Sections containing numbered requirements (e.g., “R-SCHEMA-001”) are normative. Notes, rationale blocks, and appendices are informative and carry no conformance weight.


TermDefinition
ExperimentA named A/B test declared in workflow frontmatter, associating an identifier with two or more variant strings.
VariantA named string value representing one treatment arm in an experiment.
Control variantThe first variant in the declared variants array; used as baseline and as fallback during date gating.
Invocation counterA per-experiment, per-variant integer stored in state.json that records the cumulative number of times a variant has been selected.
state.jsonThe JSON file that stores invocation counters and per-run assignment history for all experiments in a single workflow.
Run recordAn entry in the state.json runs array recording the run ID, timestamp, and variant assignments for one workflow run.
Sanitized workflow IDThe workflow basename (without .md) with hyphens removed and lowercased, used as a cache/branch key component.
Activation jobThe activation GitHub Actions job generated by the compiler that picks variants and exposes them to downstream jobs.
Experiment artifactA GitHub Actions artifact named {sanitizedID}-experiment uploaded by the activation job and containing state.json and assignments.json.
assignments.jsonA file in the experiment artifact containing only the current run’s variant assignments as a flat JSON object.

R-SCHEMA-001: Workflow frontmatter MAY include an experiments field. Its absence MUST produce no change in compiled output.

R-SCHEMA-002: The value of experiments MUST be a YAML map. Non-map values MUST be rejected at compile time with a descriptive error.

R-SCHEMA-003: Every key in the experiments map, except the reserved storage key (§7.1), MUST be an experiment name that matches the regular expression ^[a-zA-Z_][a-zA-Z0-9_]*$. Keys that do not match MUST be silently skipped with a compile-time warning emitted to stderr.

Note (informative): The identifier pattern ensures experiment names can be used as GitHub Actions step output names and embedded in ${{ experiments.<name> }} expressions without bracket notation.

R-SCHEMA-004: Each experiment value MAY be declared as a YAML sequence of two or more strings:

experiments:
prompt_style: [concise, detailed]

R-SCHEMA-005: A bare-array value with fewer than two entries MUST NOT be accepted; the compiler MUST emit a compile-time error.

R-SCHEMA-006: Each experiment value MAY alternatively be declared as a YAML object with a required variants field and optional metadata fields. The two forms MUST be accepted in the same experiments map without conflict.

R-SCHEMA-007: The variants field MUST be an array of two or more non-empty strings. The same minimum-two-variants constraint from R-SCHEMA-005 applies.

R-SCHEMA-008: The following optional fields are defined for the object form:

FieldTypeDescription
descriptionstringHuman-readable explanation of what the experiment tests.
hypothesisstringNull and alternative hypothesis statements.
metricstringPrimary metric name to observe (e.g., effective_tokens).
secondary_metricsstring[]Additional metrics to collect.
guardrail_metricsobject[]Thresholds that must not degrade (see §4.4).
min_samplesinteger ≥ 1Minimum runs per variant before analysis is reliable. Defaults to 20.
weightinteger[]Per-variant probability weights (see §5.2).

## REQUIREMENT 1
Edit the rows from the line containing "In the scene before" down through the end of the rows, replacing "stone statue group" with "statue cluster" and leaving everything else unchanged.
The text above has no connection to the rows that follow.

## STORED DATA
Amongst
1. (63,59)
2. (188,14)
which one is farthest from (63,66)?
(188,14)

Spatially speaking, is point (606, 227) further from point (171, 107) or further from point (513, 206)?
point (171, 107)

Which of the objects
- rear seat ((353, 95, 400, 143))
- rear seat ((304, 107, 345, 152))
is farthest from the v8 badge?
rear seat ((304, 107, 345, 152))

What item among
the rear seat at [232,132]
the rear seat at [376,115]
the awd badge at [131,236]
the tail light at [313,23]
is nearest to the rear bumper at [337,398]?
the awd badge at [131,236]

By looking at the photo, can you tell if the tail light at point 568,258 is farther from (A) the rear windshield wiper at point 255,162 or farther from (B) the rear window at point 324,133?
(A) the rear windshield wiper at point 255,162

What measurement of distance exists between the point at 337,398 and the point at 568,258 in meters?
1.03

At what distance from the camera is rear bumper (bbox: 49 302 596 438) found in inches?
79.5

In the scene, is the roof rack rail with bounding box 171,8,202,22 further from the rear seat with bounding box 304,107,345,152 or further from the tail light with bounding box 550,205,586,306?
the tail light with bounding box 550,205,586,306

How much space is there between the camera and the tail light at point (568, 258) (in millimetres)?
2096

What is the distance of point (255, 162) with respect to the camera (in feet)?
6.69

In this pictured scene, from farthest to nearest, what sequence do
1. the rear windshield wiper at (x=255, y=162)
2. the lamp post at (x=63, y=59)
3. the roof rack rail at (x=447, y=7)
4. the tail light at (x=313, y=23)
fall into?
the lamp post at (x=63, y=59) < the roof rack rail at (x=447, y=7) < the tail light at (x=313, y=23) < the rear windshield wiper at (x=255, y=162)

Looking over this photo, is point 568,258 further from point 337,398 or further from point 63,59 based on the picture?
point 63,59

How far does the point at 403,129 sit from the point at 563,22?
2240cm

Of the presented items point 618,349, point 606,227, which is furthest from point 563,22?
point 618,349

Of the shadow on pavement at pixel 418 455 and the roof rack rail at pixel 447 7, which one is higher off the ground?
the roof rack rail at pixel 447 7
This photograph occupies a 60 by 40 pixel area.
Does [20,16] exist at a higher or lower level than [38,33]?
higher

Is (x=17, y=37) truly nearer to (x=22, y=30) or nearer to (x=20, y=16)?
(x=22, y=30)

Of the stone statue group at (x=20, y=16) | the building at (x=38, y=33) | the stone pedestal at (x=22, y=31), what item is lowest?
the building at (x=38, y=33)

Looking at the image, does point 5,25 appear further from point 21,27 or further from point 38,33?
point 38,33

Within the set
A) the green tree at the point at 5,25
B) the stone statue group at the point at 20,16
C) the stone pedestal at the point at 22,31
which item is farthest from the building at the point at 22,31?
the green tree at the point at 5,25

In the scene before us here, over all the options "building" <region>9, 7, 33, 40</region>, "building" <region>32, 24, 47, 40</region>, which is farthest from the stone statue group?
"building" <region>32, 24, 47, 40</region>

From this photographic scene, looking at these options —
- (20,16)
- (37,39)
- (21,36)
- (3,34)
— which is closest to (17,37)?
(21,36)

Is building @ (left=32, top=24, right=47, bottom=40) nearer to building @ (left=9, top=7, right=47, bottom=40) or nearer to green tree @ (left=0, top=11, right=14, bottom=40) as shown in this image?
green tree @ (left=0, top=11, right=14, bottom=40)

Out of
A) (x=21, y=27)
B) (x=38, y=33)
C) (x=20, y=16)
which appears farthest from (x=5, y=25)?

## REQUIREMENT 2
Continue the specification for workflow experiments from the point where it stops.

## REPLY 1
In the scene before us here, over all the options "building" <region>9, 7, 33, 40</region>, "building" <region>32, 24, 47, 40</region>, which is farthest from the statue cluster?
"building" <region>32, 24, 47, 40</region>

From this photographic scene, looking at these options —
- (20,16)
- (37,39)
- (21,36)
- (3,34)
— which is closest to (17,37)?
(21,36)

Is building @ (left=32, top=24, right=47, bottom=40) nearer to building @ (left=9, top=7, right=47, bottom=40) or nearer to green tree @ (left=0, top=11, right=14, bottom=40) as shown in this image?
green tree @ (left=0, top=11, right=14, bottom=40)

Out of
A) (x=21, y=27)
B) (x=38, y=33)
C) (x=20, y=16)
which appears farthest from (x=5, y=25)?

## REPLY 2
issueinteger ≥ 1GitHub issue number tracking this experiment.
start_datestring (YYYY-MM-DD)Experiment is inactive before this date (see §6).
end_datestring (YYYY-MM-DD)Experiment is inactive after this date (see §6).
analysis_typestring enumStatistical test for automated reporting (see §11.2).
tagsstring[]Free-form labels for dashboard filtering.
notifyobjectSignificance-alert destination (see §4.5).

R-SCHEMA-009: The weight, issue, min_samples, start_date, end_date, analysis_type, tags, and notify fields carry no effect on variant assignment outside their documented subsections. description, hypothesis, metric, secondary_metrics, and tags are purely informative at runtime.

R-SCHEMA-010: Implementations MUST NOT introduce additional properties in the object form without a corresponding schema update; the compiler MUST reject unknown keys under strict mode.

R-SCHEMA-011: Each entry in guardrail_metrics MUST be an object with exactly two string fields: name and threshold. The threshold MUST match the pattern ^(>=|<=|==|>|<)-?\d+(\.\d+)?$ (e.g., >=0.95, ==0, <=0.05).

R-SCHEMA-012: Guardrail evaluation is INFORMATIVE at the schema level — the compiler does not enforce guardrails at compile time. Reporting tooling (§11) MUST evaluate each guardrail and include pass/fail status in its output.

R-SCHEMA-013: The notify object MUST contain only the keys discussion and/or issue, each of which MUST be a positive integer (minimum 1). Unknown keys in notify MUST be rejected by schema validation.

R-SCHEMA-014: When notify.issue is set and the reporting workflow posts a comment to that issue, the compiled workflow MUST declare permissions: issues: write. Implementations that generate reporting workflows MUST automatically add this permission when notify.issue is present in any experiment configuration within the scope of that workflow.

Note (informative): Failure to include issues: write causes comment posting to silently fail with a 403 response. This was identified as a defect in the daily-experiment-report workflow (May 2026 review).


R-SELECT-001: When weight is absent or invalid (§5.2), implementations MUST select the variant with the lowest cumulative invocation count stored in state.json.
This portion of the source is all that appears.